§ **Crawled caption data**
==*==
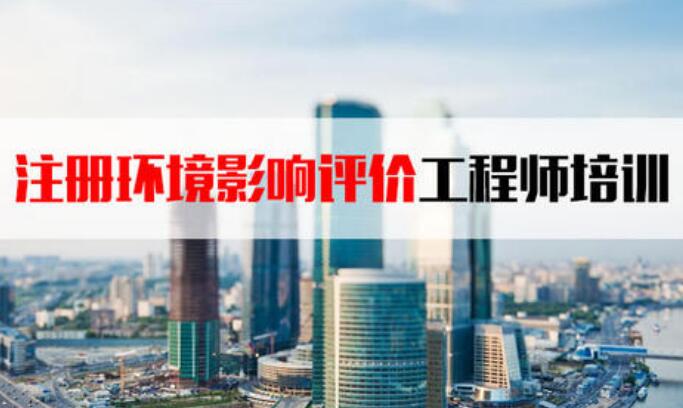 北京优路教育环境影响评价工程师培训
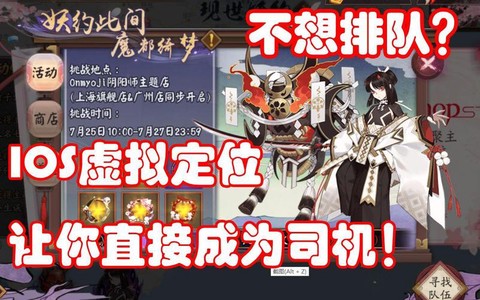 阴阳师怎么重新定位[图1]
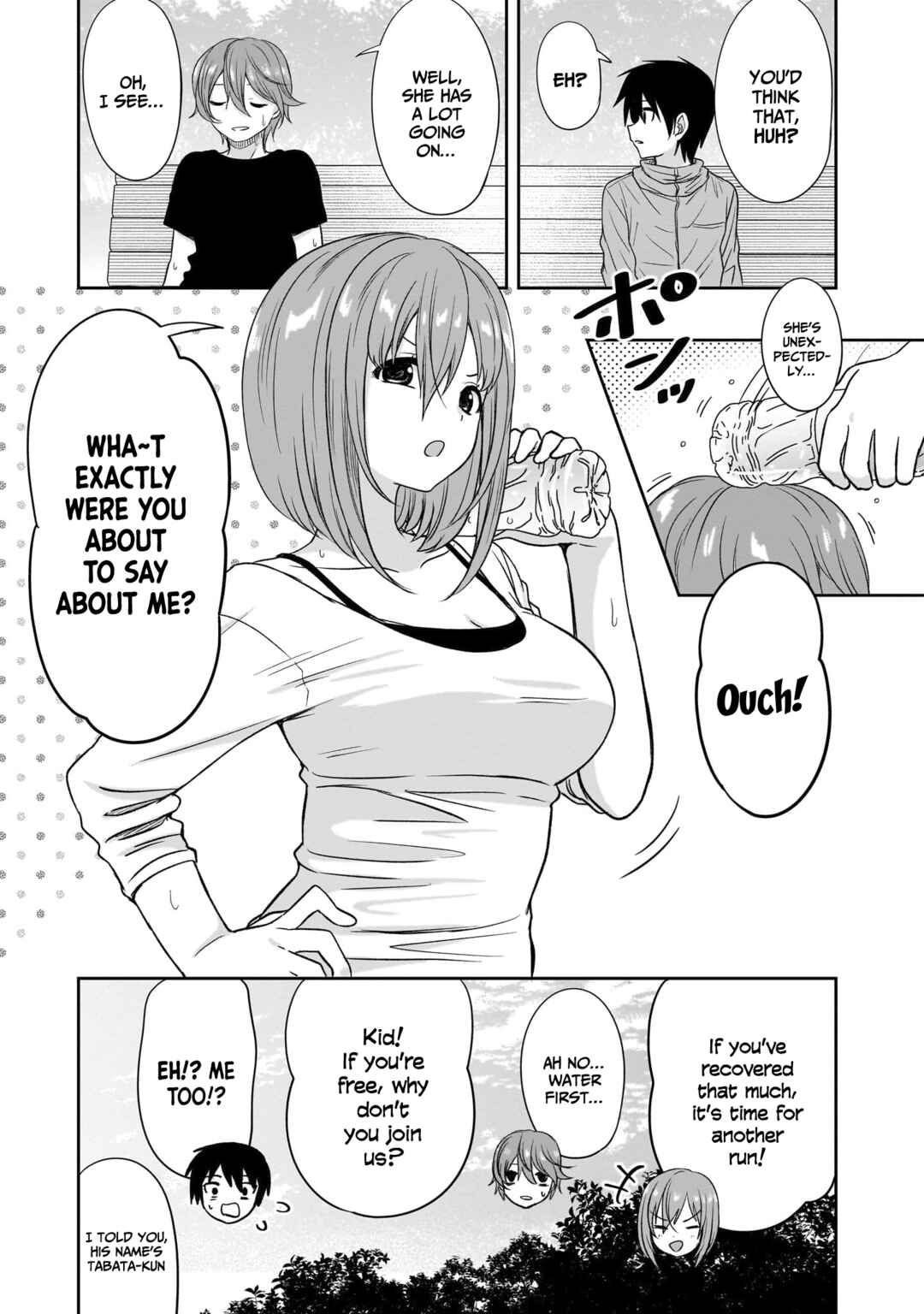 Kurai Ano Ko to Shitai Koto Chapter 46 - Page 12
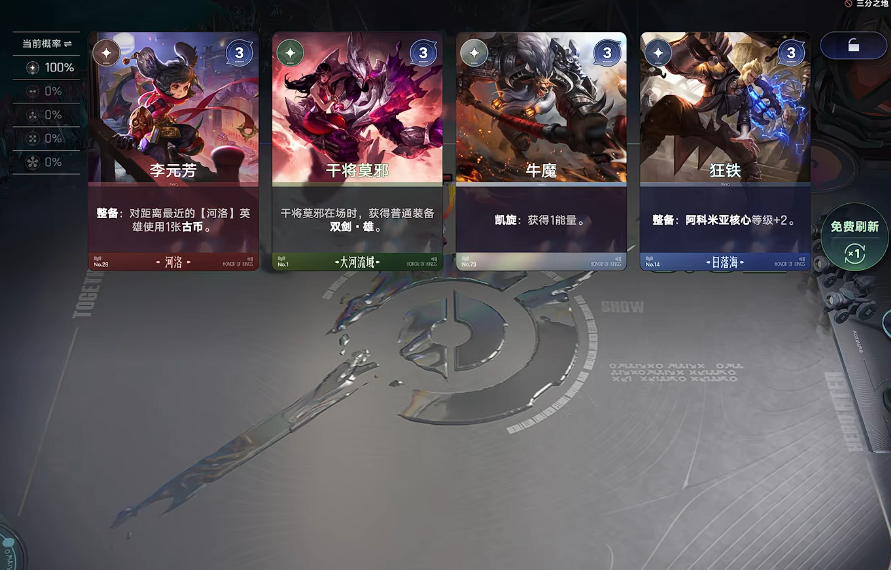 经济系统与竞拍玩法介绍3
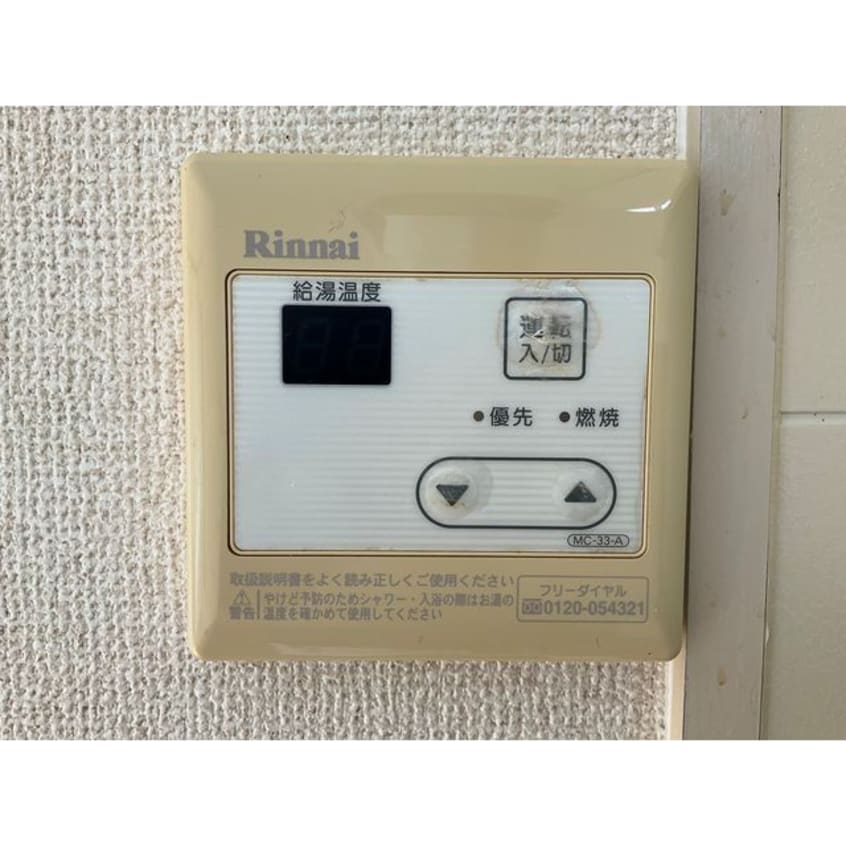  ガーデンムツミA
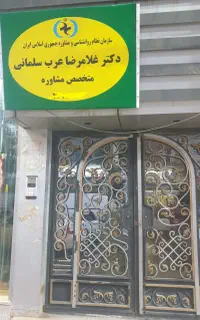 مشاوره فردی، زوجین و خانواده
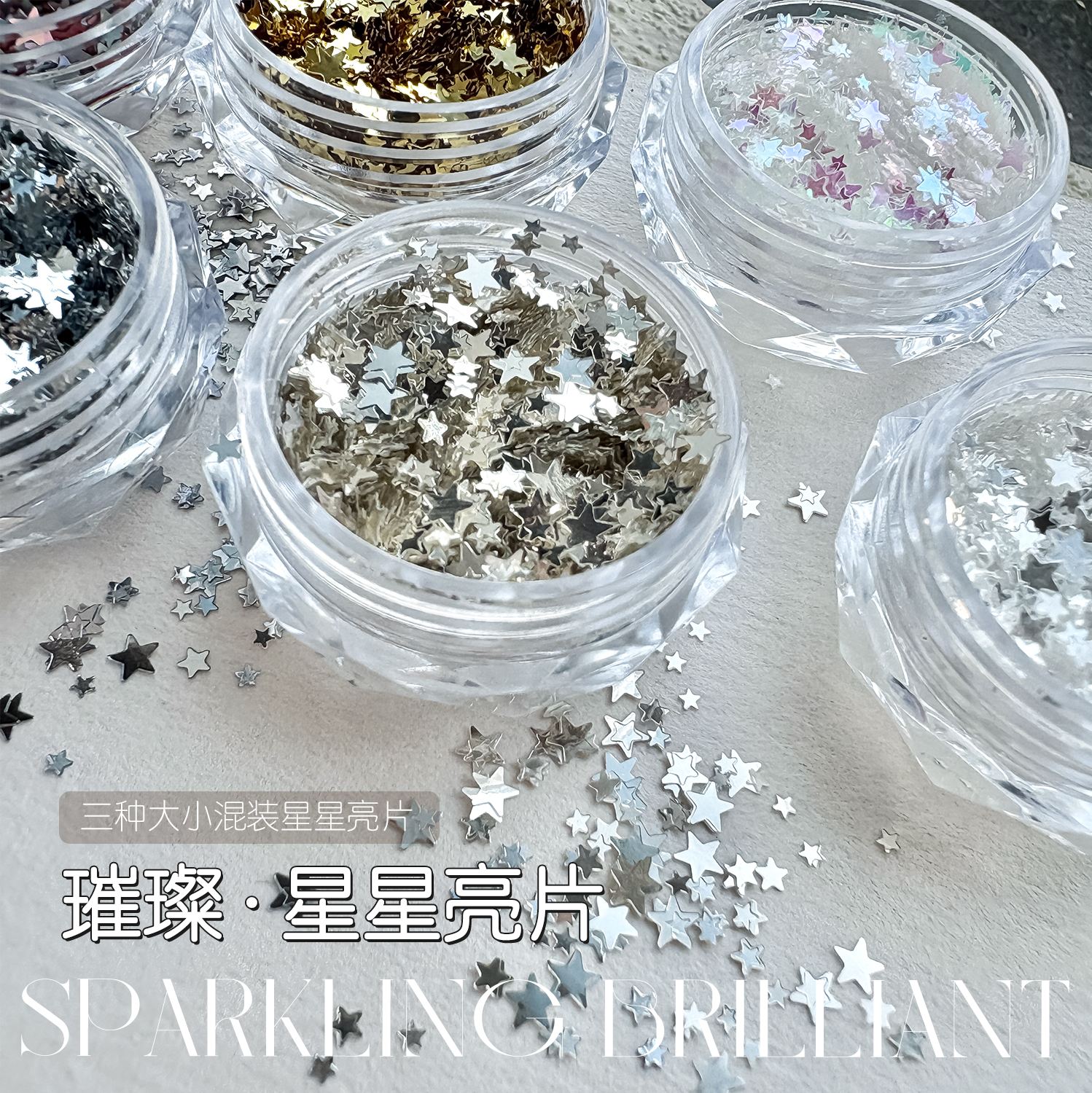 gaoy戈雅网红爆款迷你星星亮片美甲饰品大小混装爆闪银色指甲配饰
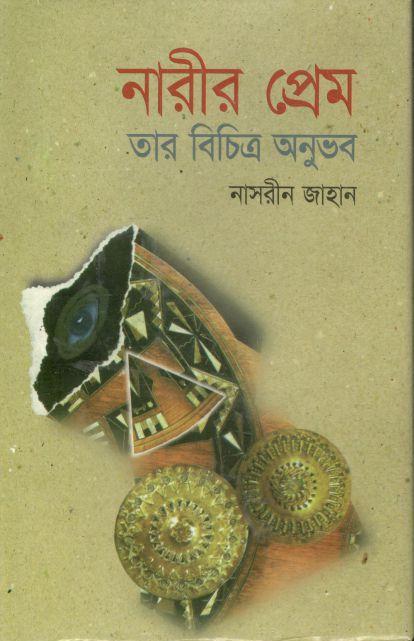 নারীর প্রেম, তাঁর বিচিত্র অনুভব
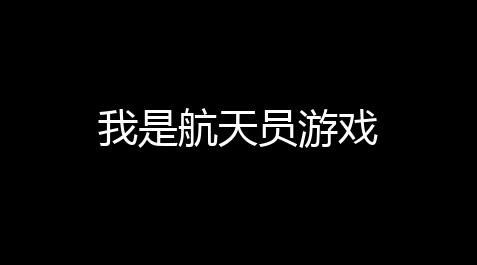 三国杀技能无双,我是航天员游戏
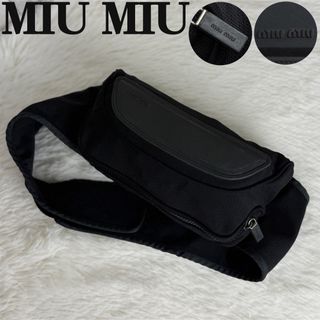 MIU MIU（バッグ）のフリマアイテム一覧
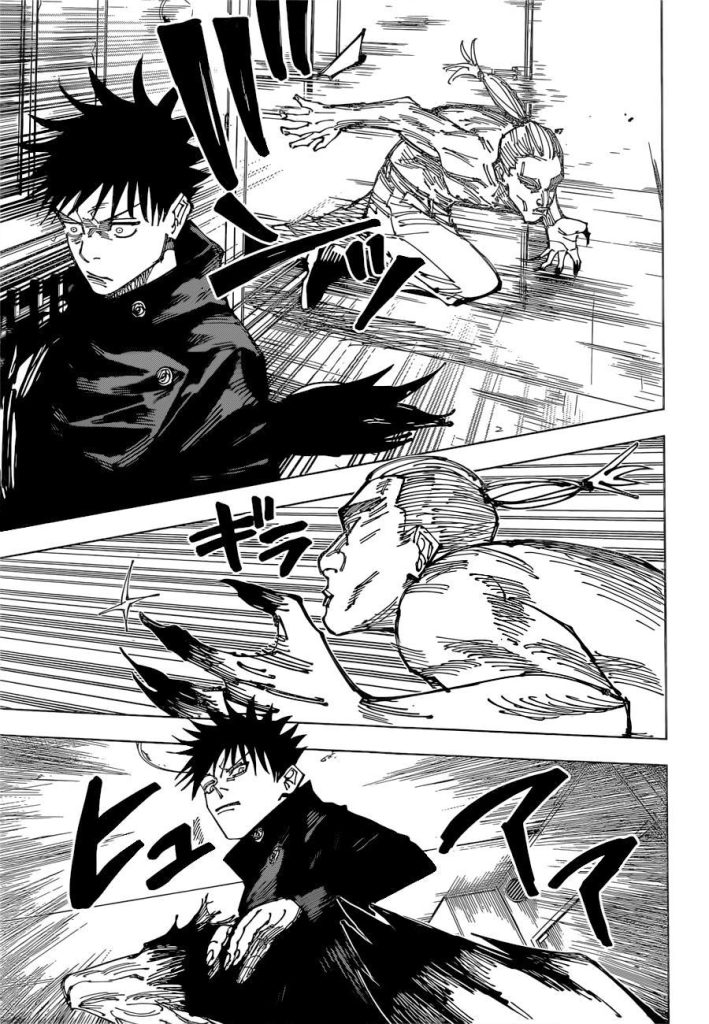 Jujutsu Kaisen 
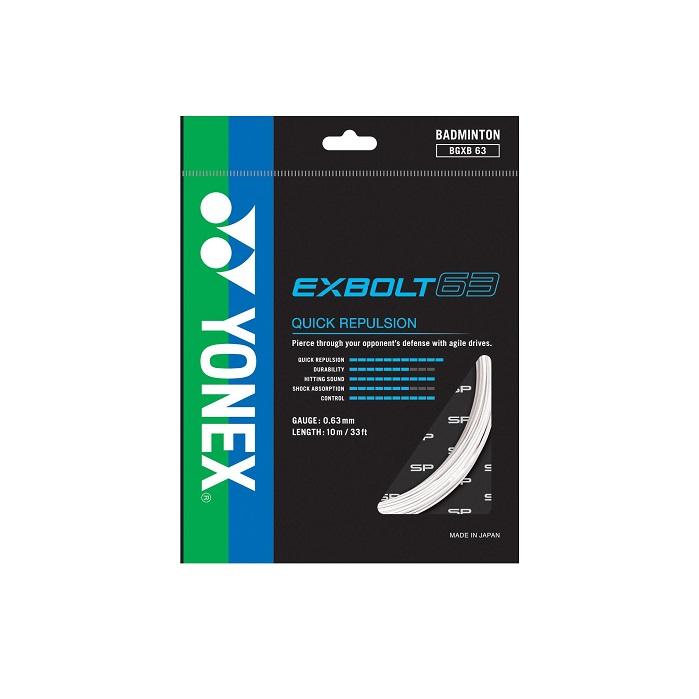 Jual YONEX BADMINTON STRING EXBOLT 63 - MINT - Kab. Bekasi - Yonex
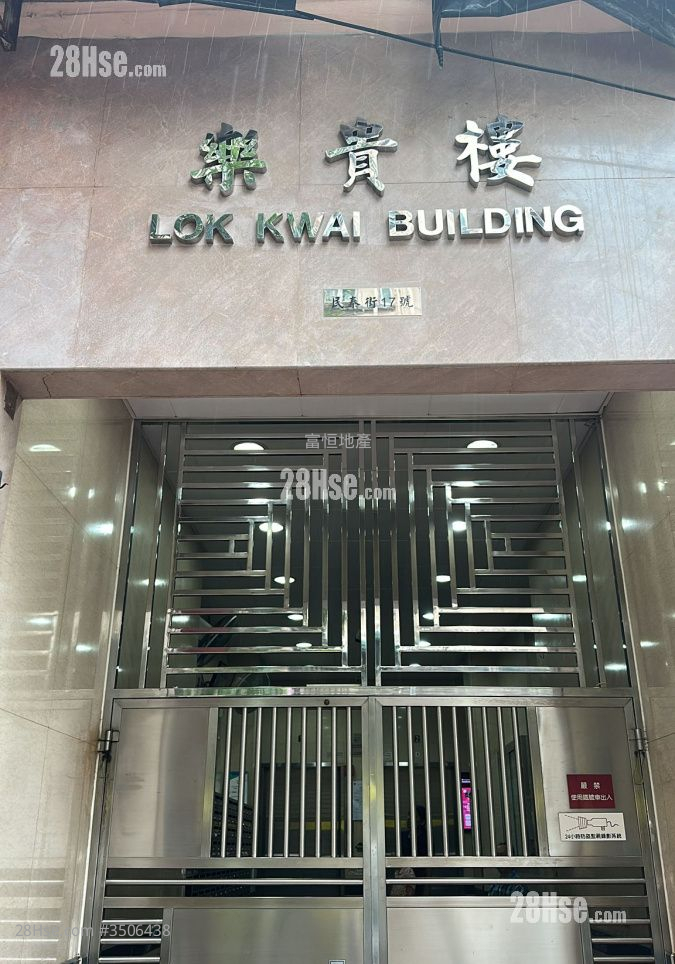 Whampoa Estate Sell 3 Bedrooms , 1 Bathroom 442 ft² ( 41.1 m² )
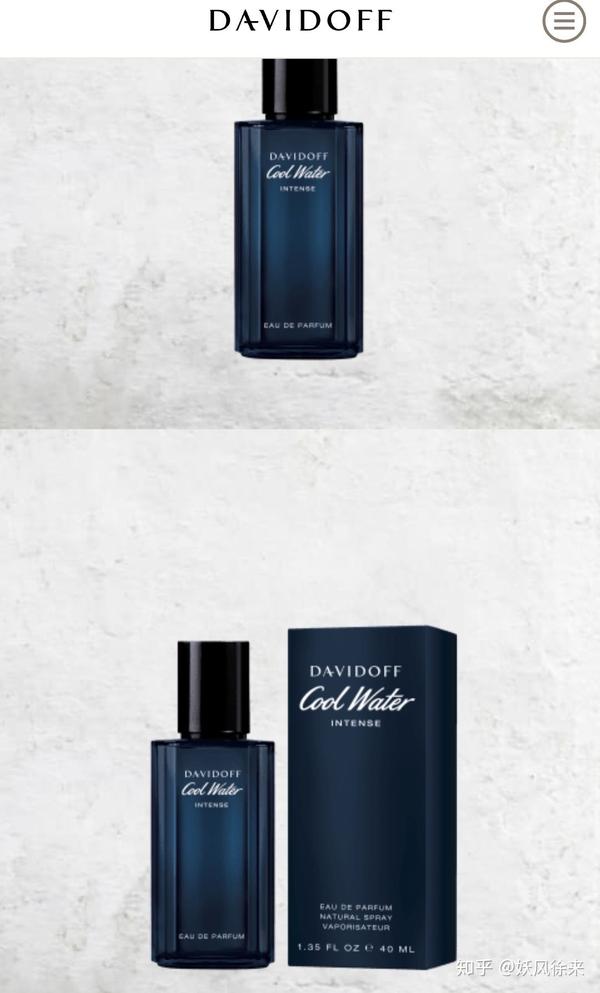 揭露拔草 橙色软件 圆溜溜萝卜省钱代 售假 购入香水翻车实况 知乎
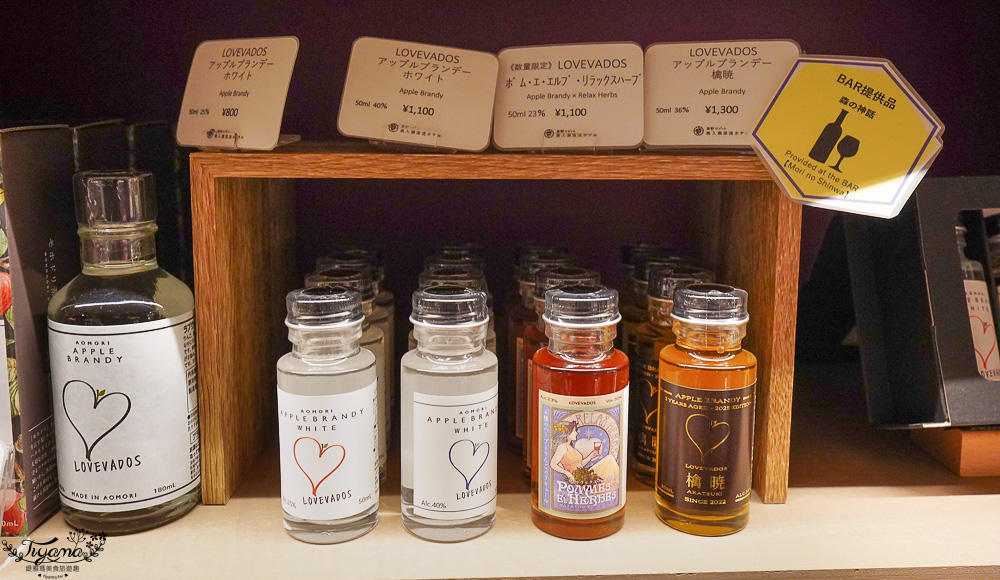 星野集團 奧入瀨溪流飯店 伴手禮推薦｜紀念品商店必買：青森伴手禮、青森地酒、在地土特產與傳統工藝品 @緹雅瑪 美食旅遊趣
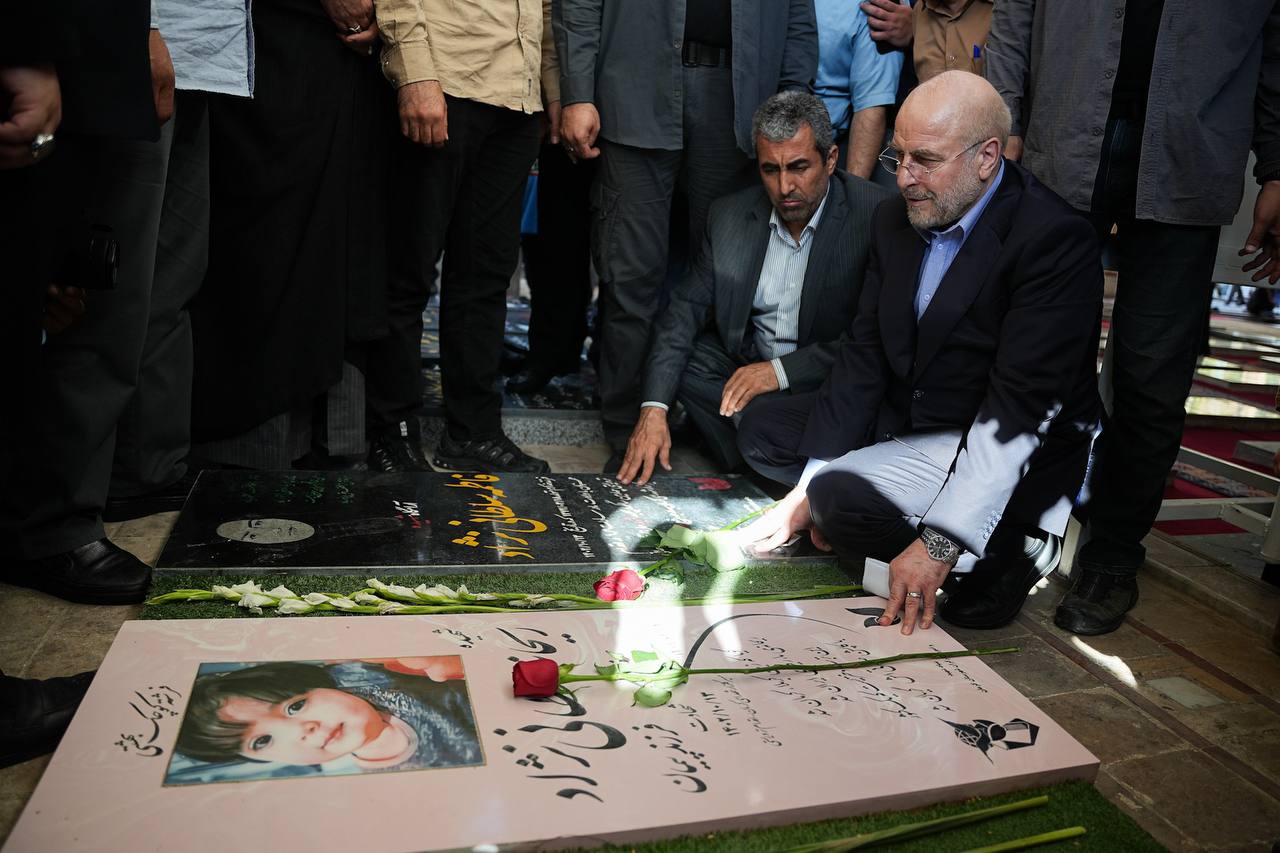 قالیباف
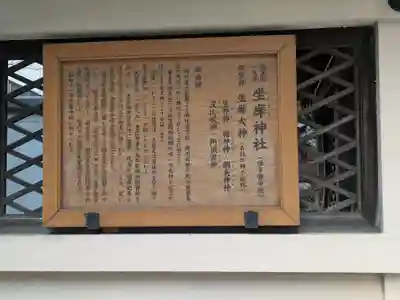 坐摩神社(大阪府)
==*==
§ **Task to carry out**
Write out exactly the lines above between the one with "MIU MIU（バッグ）のフリマアイテム一覧" and the one with "星野集團 奧入瀨溪流飯店 伴手禮推薦｜紀念品商店必買：青森伴手禮、青森地酒、在地土特產與傳統工藝品", inclusive, with pictures left out.

§ **Your response**
 MIU MIU（バッグ）のフリマアイテム一覧
 Jujutsu Kaisen 
 Jual YONEX BADMINTON STRING EXBOLT 63 - MINT - Kab. Bekasi - Yonex
 Whampoa Estate Sell 3 Bedrooms , 1 Bathroom 442 ft² ( 41.1 m² )
 揭露拔草 橙色软件 圆溜溜萝卜省钱代 售假 购入香水翻车实况 知乎
 星野集團 奧入瀨溪流飯店 伴手禮推薦｜紀念品商店必買：青森伴手禮、青森地酒、在地土特產與傳統工藝品 @緹雅瑪 美食旅遊趣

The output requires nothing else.